I apologize in advance to all of you who hate Valentine’s Day. I used to hate it, too.
Now, I just hate the fact that I want to make a special project to commemorate the holiday, and it doesn’t turn out right.
This year, I wanted to make the giant tote bag I saw in the current issue of SewNews magazine, that is decorated all over with shiny foil iron-on lip decals you can make on your cutting machine.
This would have been the first iron-on project I made with the cutting machine, if it had turned out right. First strike against me was that the free download from the magazine’s web extras files, was a .pdf and my cutting machine didn’t like that file extension. I tried to save it as a something else file, and it wouldn’t. Oh well, not too big a deal, I found a bunch of other free pairs of lips images that seemingly would work as well. I unrolled the roll of foil iron-on film and discovered that there isn’t all that much product rolled up in that cardboard tube, it’s mostly cardboard! Who knew? Then, for strike two, I loaded the film into the machine, it said liner side up, cut out the decals, and then realized the liner side was actually the opposite side of what the machine cut. Now, to salvage those 6 pairs of lips I directed the machine to cut out, I will have to manually cut them out from the other side using an X-acto knife. Then we’ll see how much trouble I can get into, before it’s three strikes and I’m out.

* Set exercise *
Resume the post about the Valentine's Day lip-decal tote bag, writing on from its last sentence. The lines after this come from a separate source.

* Records *
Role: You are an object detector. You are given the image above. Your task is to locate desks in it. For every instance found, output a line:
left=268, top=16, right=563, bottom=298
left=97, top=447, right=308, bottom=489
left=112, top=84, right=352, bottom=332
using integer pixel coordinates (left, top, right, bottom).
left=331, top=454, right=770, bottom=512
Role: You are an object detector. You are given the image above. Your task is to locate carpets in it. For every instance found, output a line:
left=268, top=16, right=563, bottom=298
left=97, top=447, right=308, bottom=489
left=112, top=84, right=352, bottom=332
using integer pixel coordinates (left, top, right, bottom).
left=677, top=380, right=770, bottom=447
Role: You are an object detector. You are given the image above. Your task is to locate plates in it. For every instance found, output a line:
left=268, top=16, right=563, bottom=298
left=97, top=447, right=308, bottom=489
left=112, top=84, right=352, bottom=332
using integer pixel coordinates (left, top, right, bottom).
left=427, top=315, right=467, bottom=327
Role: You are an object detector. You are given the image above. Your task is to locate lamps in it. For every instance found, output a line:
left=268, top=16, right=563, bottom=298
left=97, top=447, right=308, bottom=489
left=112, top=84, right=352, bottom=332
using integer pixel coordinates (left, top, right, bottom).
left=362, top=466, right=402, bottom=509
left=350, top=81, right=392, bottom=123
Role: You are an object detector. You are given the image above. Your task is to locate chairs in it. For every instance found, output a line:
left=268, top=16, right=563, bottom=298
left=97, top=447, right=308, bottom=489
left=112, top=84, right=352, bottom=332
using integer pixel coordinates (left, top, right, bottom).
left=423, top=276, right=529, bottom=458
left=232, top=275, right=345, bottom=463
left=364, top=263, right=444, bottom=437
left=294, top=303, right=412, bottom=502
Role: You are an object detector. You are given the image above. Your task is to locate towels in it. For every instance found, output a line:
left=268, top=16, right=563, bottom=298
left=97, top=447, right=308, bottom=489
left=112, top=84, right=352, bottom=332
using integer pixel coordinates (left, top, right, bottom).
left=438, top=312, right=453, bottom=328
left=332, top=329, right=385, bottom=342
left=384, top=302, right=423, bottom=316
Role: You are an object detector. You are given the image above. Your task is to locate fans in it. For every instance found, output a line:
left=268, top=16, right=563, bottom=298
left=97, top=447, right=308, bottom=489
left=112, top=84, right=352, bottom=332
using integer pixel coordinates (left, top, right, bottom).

* Written answer *
Meanwhile, we had a nice dinner with some great friends.
We continued the festivities into the weekend, when we splashed out for breakfast at our local favorite early morning eating place. Check out their romantic breakfast specials:
Who said the way to a man’s heart (or person’s heart) is through his (her) stomach? Just add imagination, some laughs, friendly people, and a little salt and pepper, and you’ve got an awesome holiday.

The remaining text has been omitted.